4 Critical Innovation Tips for Startups

Filed Under Innovation

Four Critical Innovation Tips for Startups

August 4, 2014

Before the funding rounds and investors come into play, startups don’t usually have access to the same resources established businesses do. Money, business expertise and experience, contacts, well-established brand value, and above all, a loyal customer base, are the foundational elements of keeping a business alive. But what are startups supposed to do to differentiate themselves before they have the resources they need?

While clambering through the trenches, innovation is what allows startups to compete as viable competitors. Smart startups do things differently from their more mature competitors, and, in the process of doing so, they have the opportunity to develop their expertise and a loyal customer base.

Innovation, however, is easier said than done, and it goes beyond visualizing or getting sudden surges of inspiration. Here are four critical innovation tips for startups that want to truly set themselves apart.

1. Follow the Right Approach

Innovation requires letting go of predictability and control, while also being able to think differently. However, innovation is not making blind leaps of faith or taking wild risks, either; rather, it’s an exercise in risk management that requires a structured and logical approach.

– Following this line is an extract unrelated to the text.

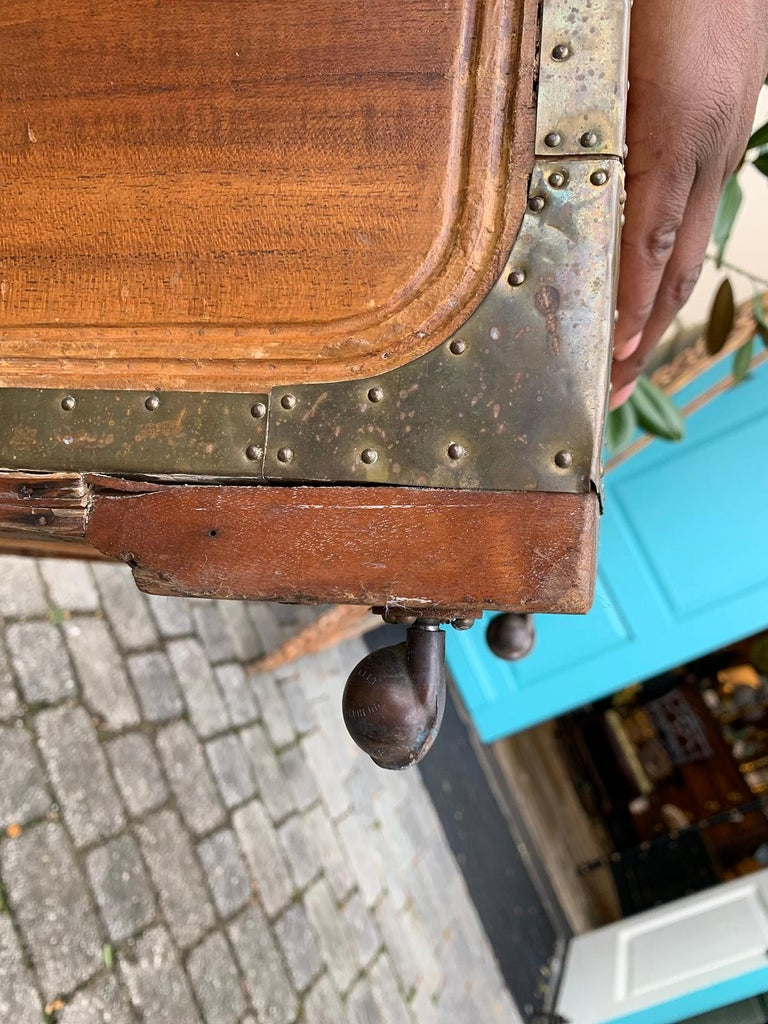 19th Century Anglo-Indian Wood Trunk with Wheels 1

In this sense, startups have a distinct advantage over established companies. Long-standing companies don’t want to tinker with a flow that’s proven to work well, whereas startups can experiment earnestly with trial and error in an effort to find better ways of getting things done. Taking it a step further, applying mind mapping techniques to innovation efforts allows startup entrepreneurs to undertake this feat in a structured way. A good mind mapping platform allows the brainstorming team to cover all bases and variables, understand the relationship and the time constraints of each variable, and take each eventuality to its logical conclusion. Mind mapping, when used in a startup culture, can foster the intersection of structure and creativity.

2. Involve the Customer

Startups usually target new wants and needs, or they target changes in wants or needs that existing businesses cannot or do not fulfill. For instance, there might be a market for an enterprise sales automation solution, but there might only be room for a solution that is targeted strictly to small businesses, or some other innovative service not offered by existing players. Understandably, the reason most startups are founded is because someone sees a gap in the current landscape and wants to fill it.

Startups would benefit from engaging customers early in the process. This can be gathering feedback from beta users, conducting pre-launch surveys on the targeted market, and much more. The feedback can offer critical insights that become the foundation for innovation. Using an innovation platform allows the team to collate ideas from various sources and sustain the innovation process; in short, this makes innovation intelligent and structured.

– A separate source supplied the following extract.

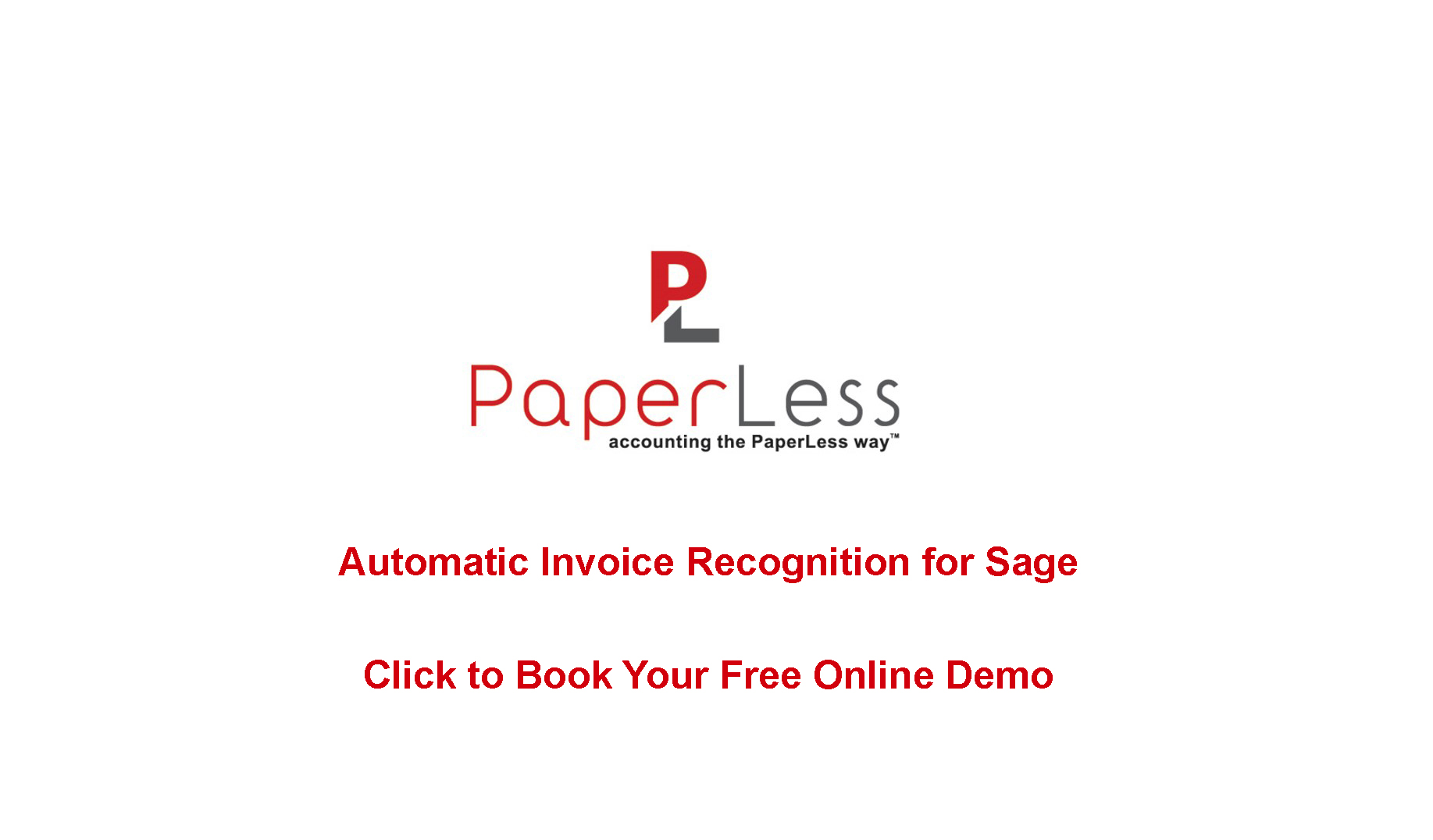 How Are CFOs Improving Efficiency Levels On Invoice Processing - Invoice recognition software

3. Adopt a Hands-on Approach

Innovation never succeeds in isolation. A hands-on approach to business allows innovators to gain critical insights into voids in product or service delivery. As a way to identify and address those missing pieces, startups should use business prototyping tools, and closely study existing businesses.

Most innovation processes start with discovery, move to invention, then into improvement before the product or service hits the market. Many teams make the mistake of moving to the invention phase too early and spending too much time there. It is important to spend substantial time in the discovery phase to understand what drives the target audience, what makes them tick, what turns them off, etc. Leaders should ask: what target markets have this need? Does this have the potential to be a global solution? Is it scalable? Think about the questions you need to ask your team before launching into creation, and use the answers to determine next steps.

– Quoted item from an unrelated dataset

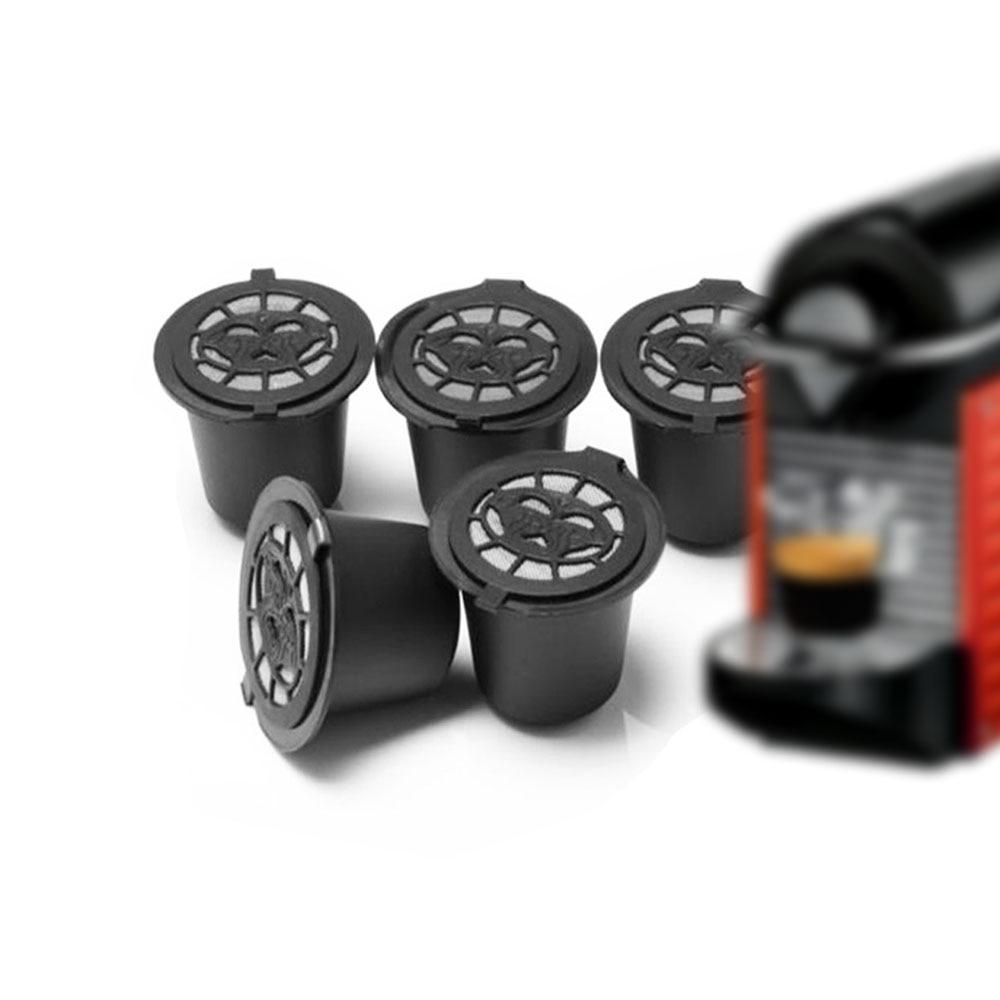 Capsules café réutilisables et compatibles pour Nespresso.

A solid practice in consumer and market research offers the best foundation for innovation.

4. Develop the Right Culture

Finally, the success of any innovation depends on its incubation in the right culture.

Startups have yet another advantage in this arena, because they can develop a culture they like without the arduous task of changing an existing culture. The success of innovation depends more on transparency and accessibility to information, as well as an open flow of ideas across the organization. Equally important is a system that acknowledges and rewards the contribution of each participant. However, simply wishing for such a culture is not enough. It requires policies to back it up and a platform to enable it.

Innovation is seeing the bigger picture outside existing walls. Organizations, especially startups, still need to define innovation to fit their own goals and limitations. It takes a structured and logical approach powered by smart practices — such as mind mapping and crowdsourcing — backed by a robust innovation platform, in order to reconcile these conflicting dichotomies.